Recorded data —
+ + +

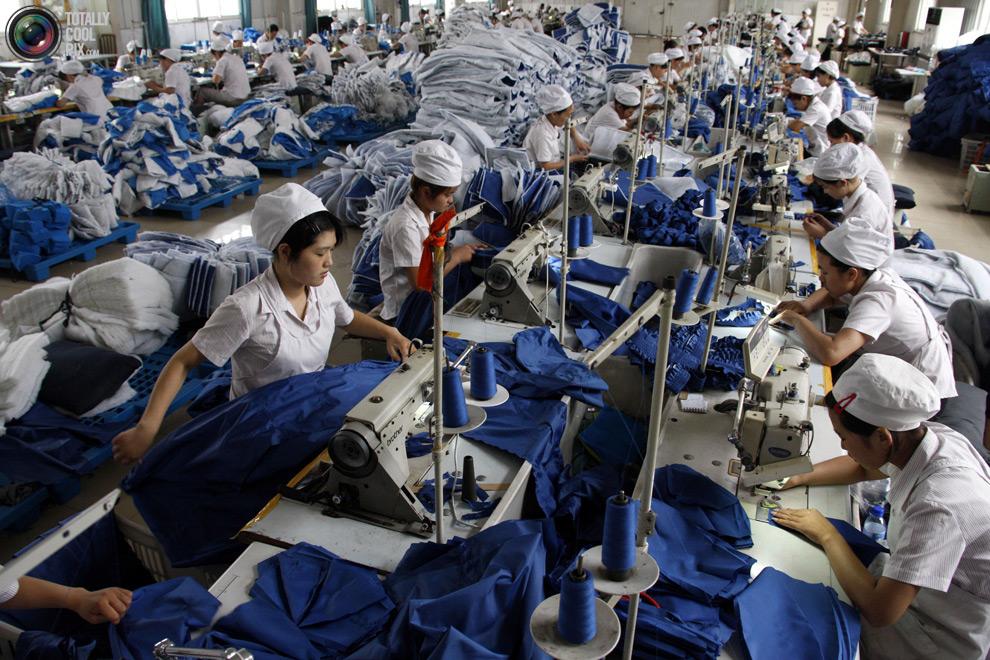 Люди за работой в цеху по пошиву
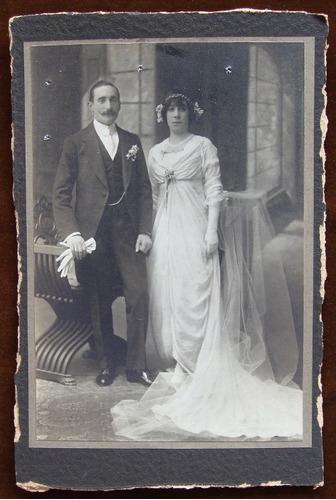 foto muy antigua de pareja de matrimonio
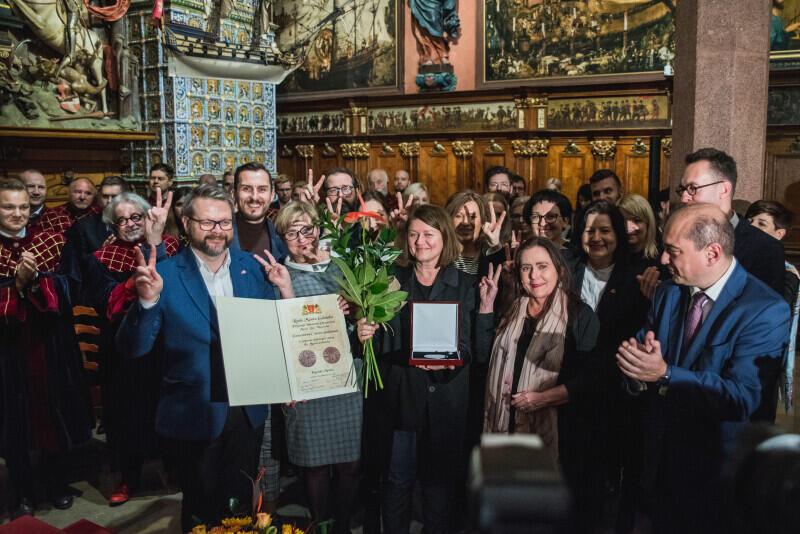 Zbiorowy odbiór medalu św. Wojciecha dla Europejskiego Centrum Solidarności - dyrektor ECS Basil Kerski i jego współpracownicy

+ + +

Required action — Would you set down every line of the data above exactly, skipping the pictures?

Solved exercise —
 Люди за работой в цеху по пошиву
 foto muy antigua de pareja de matrimonio
 Zbiorowy odbiór medalu św. Wojciecha dla Europejskiego Centrum Solidarności - dyrektor ECS Basil Kerski i jego współpracownicy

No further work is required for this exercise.